Please rewrite the listing below, changing every "black dress shoe" to "dark leather shoe" and leaving everything else unchanged.

[start]

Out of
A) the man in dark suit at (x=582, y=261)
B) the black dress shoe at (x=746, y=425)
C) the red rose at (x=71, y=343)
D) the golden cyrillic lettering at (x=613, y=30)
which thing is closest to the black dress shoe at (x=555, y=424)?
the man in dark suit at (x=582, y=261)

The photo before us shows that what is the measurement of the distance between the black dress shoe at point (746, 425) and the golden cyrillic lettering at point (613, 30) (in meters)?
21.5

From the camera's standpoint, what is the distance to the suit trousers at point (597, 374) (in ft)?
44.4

[end]

▶ **Solution to the exercise**:
Out of
A) the man in dark suit at (x=582, y=261)
B) the dark leather shoe at (x=746, y=425)
C) the red rose at (x=71, y=343)
D) the golden cyrillic lettering at (x=613, y=30)
which thing is closest to the dark leather shoe at (x=555, y=424)?
the man in dark suit at (x=582, y=261)

The photo before us shows that what is the measurement of the distance between the dark leather shoe at point (746, 425) and the golden cyrillic lettering at point (613, 30) (in meters)?
21.5

From the camera's standpoint, what is the distance to the suit trousers at point (597, 374) (in ft)?
44.4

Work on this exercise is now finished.